Task
Exact copy, no pictures: output each line below as it stands.

*** The data ***

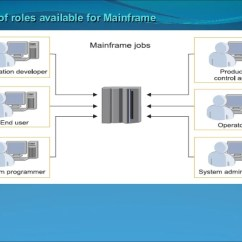 Mainframe Architecture Diagram 2001 Chevy Silverado Wiring Product Overview Online Transaction 17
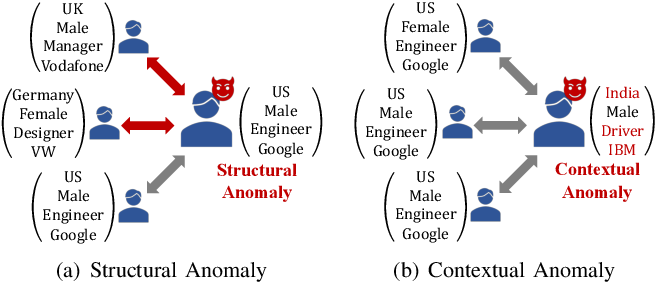 Figure 1 for Anomaly Detection on Attributed Networks via Contrastive Self-Supervised Learning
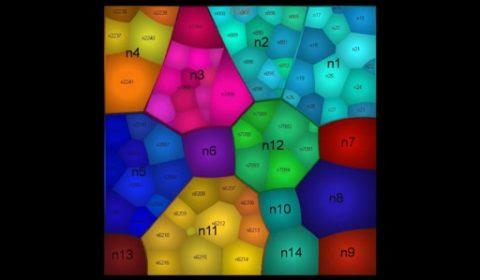 Animated Voronoi Treemaps for Dynamic Data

*** End of The data ***

Task response
 Mainframe Architecture Diagram 2001 Chevy Silverado Wiring Product Overview Online Transaction 17
 Figure 1 for Anomaly Detection on Attributed Networks via Contrastive Self-Supervised Learning
 Animated Voronoi Treemaps for Dynamic Data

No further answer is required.